(文章の抜粋)
微男微女

日常の考察

「多様性が大事だ」と言わなければならない社会

大前提として、多様性は大事です。その上で、サイボウズの社長の青野さんのツイートをきっかけに考えたことがあるので書いていきたいと思います。

 

 

こちらが、青野さんのツイートです。賛同の意味を込めて、リツイートしました。そして、私は以下のようにコメントしました。

 

「多様性が大事であるということは、多様性が大事でないという意見も大事にしなければならない」という人がいるけど、「相容れない」考えだとズバッと言えばいいのか!

 

これ↑は、「多様性が大事だと言うなら、多様性が大事でないという意見も大事にすべき」という声に対して何も返せなかった過去の自分に対するコメントです。

 

そして、続けてこう書きました。

 

ちなみに多様性はたしかに大事なんだけど、「多様性を大事にしなきゃ」という状況になること自体本来おかしな話で、そもそも人間は多様であり、大事にしようとしなくても当然に多様であるべきというか、「多様性」と言わなきゃいけない、「大事にしよう」と言わなきゃいけない現状が残念というか。

 

このコメントをしたあとも、ずっと「多様性が大事である」という言葉について考えていて、Twitterでは自分の意見や心のモヤモヤを書ききれないと思ったので、ブログに書くことにしました。(青野さんは選択的夫婦別姓の導入に関してツイートされているのですが、私は「多様性が大事である」という言葉に焦点を当てているので、青野さんのツイートの主旨とは少し異なります。ご了承ください。)

 

繰り返しになりますが、大前提として、多様性は大事です。そして、より良い社会にしていくためにも、多様性が大事であるという発信はしていかなければならないと思っています。そういう思いがあるからこそ、青野さんのツイートをリツイートしました。

 

ただ、そうやってより良い社会にしていくための活動とは別に、一個人として率直に思うことを述べると「多様性が大事である」という言葉にほんの少しモヤモヤがあります。

(データ一覧)
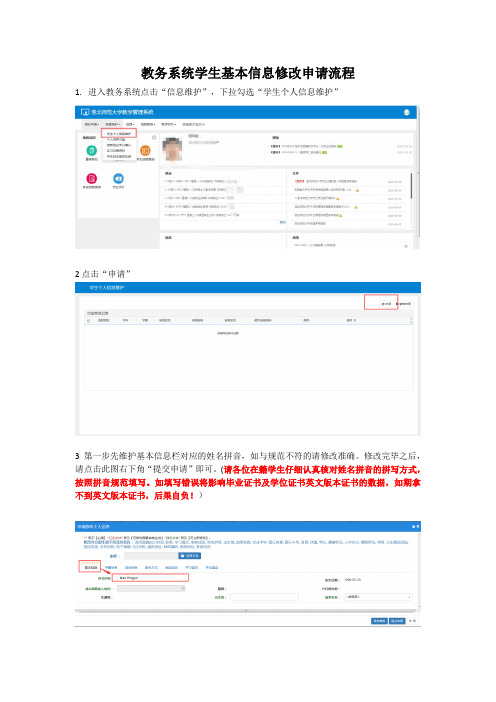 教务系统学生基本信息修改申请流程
* * *
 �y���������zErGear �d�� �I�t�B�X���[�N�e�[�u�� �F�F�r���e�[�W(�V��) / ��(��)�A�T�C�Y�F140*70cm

(やること) 多様性についての文章のうち、「繰り返しになりますが、大前提」から「んの少しモヤモヤがあります。」までを両端も含めてもう一度書き、「発信」を「呼びかけ」に変えてください。

(答えの欄)
繰り返しになりますが、大前提として、多様性は大事です。そして、より良い社会にしていくためにも、多様性が大事であるという呼びかけはしていかなければならないと思っています。そういう思いがあるからこそ、青野さんのツイートをリツイートしました。

 

ただ、そうやってより良い社会にしていくための活動とは別に、一個人として率直に思うことを述べると「多様性が大事である」という言葉にほんの少しモヤモヤがあります。